Write out the lines below exactly, from the line containing "531, 948, 570)?" up to and including the line containing "24969 millimetres", and give only those lines.

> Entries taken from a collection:
--------------------------------------------------
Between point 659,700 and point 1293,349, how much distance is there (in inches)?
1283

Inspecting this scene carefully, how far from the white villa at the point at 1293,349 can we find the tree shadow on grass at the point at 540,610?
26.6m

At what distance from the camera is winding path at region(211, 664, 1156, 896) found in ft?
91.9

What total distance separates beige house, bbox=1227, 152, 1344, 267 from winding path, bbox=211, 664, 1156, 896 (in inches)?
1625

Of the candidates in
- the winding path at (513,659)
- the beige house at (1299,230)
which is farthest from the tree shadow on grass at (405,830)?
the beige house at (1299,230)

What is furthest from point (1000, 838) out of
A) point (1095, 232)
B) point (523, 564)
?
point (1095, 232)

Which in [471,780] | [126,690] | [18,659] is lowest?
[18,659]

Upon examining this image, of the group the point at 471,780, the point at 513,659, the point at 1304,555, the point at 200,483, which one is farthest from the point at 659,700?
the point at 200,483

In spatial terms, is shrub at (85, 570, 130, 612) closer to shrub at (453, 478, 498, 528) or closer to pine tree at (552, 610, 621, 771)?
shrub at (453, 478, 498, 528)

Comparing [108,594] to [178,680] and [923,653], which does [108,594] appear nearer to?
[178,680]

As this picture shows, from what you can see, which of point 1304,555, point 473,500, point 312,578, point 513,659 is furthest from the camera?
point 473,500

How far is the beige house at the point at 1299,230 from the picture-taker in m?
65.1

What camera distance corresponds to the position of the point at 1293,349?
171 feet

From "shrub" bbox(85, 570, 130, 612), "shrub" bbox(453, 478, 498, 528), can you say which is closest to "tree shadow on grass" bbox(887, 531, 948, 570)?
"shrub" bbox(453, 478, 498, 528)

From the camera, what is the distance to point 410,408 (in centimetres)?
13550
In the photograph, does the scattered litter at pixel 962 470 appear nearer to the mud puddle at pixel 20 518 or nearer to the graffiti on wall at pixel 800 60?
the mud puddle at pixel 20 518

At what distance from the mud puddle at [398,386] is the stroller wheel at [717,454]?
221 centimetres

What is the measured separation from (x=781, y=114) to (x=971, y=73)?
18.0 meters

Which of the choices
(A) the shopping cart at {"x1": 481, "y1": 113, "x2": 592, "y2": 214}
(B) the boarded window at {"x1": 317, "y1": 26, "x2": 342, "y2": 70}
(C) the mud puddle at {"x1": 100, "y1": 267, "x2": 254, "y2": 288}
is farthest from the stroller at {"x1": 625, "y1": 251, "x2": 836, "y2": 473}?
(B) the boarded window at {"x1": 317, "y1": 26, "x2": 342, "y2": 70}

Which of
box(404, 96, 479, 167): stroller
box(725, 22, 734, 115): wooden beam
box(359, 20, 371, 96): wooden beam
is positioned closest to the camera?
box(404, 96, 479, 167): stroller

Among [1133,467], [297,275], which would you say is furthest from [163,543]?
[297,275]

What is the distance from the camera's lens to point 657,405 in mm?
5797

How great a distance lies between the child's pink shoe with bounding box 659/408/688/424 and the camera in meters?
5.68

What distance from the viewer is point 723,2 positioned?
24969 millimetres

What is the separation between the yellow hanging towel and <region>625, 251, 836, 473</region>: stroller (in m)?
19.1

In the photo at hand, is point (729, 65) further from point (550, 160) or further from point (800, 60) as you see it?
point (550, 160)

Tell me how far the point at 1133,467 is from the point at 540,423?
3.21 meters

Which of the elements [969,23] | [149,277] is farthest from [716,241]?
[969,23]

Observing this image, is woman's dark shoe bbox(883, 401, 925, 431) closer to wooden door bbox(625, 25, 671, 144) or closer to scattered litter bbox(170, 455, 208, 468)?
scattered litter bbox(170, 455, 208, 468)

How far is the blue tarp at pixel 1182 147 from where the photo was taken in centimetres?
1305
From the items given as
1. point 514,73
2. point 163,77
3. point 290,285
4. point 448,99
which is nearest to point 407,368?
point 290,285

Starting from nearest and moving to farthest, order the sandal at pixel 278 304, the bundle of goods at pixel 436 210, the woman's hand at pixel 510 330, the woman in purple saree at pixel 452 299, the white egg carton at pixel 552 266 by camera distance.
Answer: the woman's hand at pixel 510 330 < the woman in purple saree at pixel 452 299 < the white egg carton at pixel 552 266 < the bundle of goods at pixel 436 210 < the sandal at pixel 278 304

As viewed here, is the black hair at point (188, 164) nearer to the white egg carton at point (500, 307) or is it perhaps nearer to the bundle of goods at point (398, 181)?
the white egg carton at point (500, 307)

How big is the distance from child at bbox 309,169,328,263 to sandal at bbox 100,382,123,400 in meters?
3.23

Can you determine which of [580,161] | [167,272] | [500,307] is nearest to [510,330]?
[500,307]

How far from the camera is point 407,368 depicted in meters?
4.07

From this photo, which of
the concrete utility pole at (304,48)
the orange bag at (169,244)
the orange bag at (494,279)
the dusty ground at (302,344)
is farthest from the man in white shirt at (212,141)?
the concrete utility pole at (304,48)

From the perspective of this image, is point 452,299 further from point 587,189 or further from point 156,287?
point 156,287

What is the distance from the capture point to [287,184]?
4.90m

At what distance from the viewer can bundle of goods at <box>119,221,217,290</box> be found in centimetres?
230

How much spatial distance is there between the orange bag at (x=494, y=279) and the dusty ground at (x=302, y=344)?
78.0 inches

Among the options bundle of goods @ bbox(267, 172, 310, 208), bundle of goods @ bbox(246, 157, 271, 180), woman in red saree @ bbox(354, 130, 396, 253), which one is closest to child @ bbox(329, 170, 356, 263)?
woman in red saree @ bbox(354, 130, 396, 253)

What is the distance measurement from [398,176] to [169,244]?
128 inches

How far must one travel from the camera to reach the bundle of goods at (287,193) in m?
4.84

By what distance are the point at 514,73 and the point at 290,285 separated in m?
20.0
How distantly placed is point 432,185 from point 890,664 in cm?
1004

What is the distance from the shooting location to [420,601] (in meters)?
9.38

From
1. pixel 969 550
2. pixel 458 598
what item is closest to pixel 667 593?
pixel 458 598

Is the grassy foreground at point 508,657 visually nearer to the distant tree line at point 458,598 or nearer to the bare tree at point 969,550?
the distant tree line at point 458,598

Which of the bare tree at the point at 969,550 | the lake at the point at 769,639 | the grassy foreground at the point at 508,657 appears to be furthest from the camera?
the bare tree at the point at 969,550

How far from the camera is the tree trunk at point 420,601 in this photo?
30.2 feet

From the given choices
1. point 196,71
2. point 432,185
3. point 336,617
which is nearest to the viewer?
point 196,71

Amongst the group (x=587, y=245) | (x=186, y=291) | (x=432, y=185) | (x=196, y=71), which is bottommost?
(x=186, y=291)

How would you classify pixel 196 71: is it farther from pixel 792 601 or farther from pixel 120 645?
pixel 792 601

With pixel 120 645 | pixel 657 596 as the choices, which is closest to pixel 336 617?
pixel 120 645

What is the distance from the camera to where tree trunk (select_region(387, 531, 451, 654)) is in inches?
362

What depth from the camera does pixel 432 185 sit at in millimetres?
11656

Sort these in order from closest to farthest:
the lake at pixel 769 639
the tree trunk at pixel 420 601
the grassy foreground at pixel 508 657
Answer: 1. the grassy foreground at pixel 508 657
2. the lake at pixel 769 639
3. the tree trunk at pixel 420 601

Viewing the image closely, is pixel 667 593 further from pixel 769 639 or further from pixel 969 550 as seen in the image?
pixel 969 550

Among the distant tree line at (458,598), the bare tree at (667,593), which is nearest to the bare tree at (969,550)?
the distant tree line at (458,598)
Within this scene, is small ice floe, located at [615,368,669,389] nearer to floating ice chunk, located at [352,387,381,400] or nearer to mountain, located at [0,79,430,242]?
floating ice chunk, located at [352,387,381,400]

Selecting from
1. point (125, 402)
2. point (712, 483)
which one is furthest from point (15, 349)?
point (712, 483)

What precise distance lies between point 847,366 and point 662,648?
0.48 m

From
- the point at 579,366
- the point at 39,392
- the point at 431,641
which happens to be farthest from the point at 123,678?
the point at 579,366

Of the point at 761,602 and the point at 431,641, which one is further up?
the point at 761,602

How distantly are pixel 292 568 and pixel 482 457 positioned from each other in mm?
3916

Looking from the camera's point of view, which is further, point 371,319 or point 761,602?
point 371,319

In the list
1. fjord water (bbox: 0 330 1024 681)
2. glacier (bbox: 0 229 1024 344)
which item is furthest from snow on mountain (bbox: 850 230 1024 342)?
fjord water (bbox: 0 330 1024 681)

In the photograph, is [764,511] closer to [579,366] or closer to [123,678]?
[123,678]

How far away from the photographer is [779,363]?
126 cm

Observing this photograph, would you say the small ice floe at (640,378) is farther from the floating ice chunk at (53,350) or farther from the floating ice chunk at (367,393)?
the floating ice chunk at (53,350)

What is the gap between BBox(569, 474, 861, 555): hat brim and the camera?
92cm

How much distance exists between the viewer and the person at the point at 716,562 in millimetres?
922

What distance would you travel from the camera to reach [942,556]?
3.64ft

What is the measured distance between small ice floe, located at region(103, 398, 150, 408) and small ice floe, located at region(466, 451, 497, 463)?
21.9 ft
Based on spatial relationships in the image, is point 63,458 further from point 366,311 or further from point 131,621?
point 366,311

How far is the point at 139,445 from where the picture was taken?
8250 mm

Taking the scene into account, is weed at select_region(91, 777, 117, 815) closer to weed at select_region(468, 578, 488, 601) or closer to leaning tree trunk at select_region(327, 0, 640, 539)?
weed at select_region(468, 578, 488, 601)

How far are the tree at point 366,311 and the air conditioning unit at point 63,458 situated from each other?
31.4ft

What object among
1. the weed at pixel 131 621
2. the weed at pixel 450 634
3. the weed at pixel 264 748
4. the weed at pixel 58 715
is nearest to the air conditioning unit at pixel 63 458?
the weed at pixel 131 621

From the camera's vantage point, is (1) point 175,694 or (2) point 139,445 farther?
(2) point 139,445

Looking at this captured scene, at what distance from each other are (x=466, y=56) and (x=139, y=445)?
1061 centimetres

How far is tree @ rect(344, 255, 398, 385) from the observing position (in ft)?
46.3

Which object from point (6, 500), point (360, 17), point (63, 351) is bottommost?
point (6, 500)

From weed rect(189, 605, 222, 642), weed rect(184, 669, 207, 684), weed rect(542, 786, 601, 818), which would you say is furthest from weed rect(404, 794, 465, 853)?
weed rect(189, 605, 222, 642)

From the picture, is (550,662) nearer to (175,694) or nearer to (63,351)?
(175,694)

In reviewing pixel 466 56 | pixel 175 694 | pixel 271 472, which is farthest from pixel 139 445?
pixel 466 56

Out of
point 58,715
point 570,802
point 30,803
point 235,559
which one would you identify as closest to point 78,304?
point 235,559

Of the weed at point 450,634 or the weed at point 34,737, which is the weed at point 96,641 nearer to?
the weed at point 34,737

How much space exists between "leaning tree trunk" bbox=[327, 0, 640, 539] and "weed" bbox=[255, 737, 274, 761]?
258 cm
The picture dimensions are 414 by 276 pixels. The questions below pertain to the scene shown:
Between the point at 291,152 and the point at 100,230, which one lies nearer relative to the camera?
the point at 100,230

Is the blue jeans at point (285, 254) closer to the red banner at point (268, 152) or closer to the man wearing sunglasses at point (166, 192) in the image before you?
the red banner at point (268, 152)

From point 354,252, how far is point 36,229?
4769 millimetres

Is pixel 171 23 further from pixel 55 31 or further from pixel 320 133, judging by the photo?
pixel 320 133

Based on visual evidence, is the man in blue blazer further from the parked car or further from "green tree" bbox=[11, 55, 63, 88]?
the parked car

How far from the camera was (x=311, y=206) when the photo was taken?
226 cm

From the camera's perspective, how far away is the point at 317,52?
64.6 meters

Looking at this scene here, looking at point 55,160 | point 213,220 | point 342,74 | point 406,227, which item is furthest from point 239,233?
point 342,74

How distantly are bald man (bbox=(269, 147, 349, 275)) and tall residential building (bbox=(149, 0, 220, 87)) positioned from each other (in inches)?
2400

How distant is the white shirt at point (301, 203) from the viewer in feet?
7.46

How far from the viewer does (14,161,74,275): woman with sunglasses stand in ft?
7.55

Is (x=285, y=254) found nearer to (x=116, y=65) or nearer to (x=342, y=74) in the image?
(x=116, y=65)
--------------------------------------------------
> Complete answer:
From "shrub" bbox(85, 570, 130, 612), "shrub" bbox(453, 478, 498, 528), can you say which is closest to "tree shadow on grass" bbox(887, 531, 948, 570)?
"shrub" bbox(453, 478, 498, 528)

From the camera, what is the distance to point 410,408 (in centimetres)?
13550
In the photograph, does the scattered litter at pixel 962 470 appear nearer to the mud puddle at pixel 20 518 or nearer to the graffiti on wall at pixel 800 60?
the mud puddle at pixel 20 518

At what distance from the mud puddle at [398,386] is the stroller wheel at [717,454]?
221 centimetres

What is the measured separation from (x=781, y=114) to (x=971, y=73)?
18.0 meters

Which of the choices
(A) the shopping cart at {"x1": 481, "y1": 113, "x2": 592, "y2": 214}
(B) the boarded window at {"x1": 317, "y1": 26, "x2": 342, "y2": 70}
(C) the mud puddle at {"x1": 100, "y1": 267, "x2": 254, "y2": 288}
is farthest from the stroller at {"x1": 625, "y1": 251, "x2": 836, "y2": 473}?
(B) the boarded window at {"x1": 317, "y1": 26, "x2": 342, "y2": 70}

Which of
box(404, 96, 479, 167): stroller
box(725, 22, 734, 115): wooden beam
box(359, 20, 371, 96): wooden beam
is positioned closest to the camera?
box(404, 96, 479, 167): stroller

Among [1133,467], [297,275], which would you say is furthest from [163,543]?
[297,275]

What is the distance from the camera's lens to point 657,405 in mm?
5797

How great a distance lies between the child's pink shoe with bounding box 659/408/688/424 and the camera in meters?
5.68

What distance from the viewer is point 723,2 positioned?
24969 millimetres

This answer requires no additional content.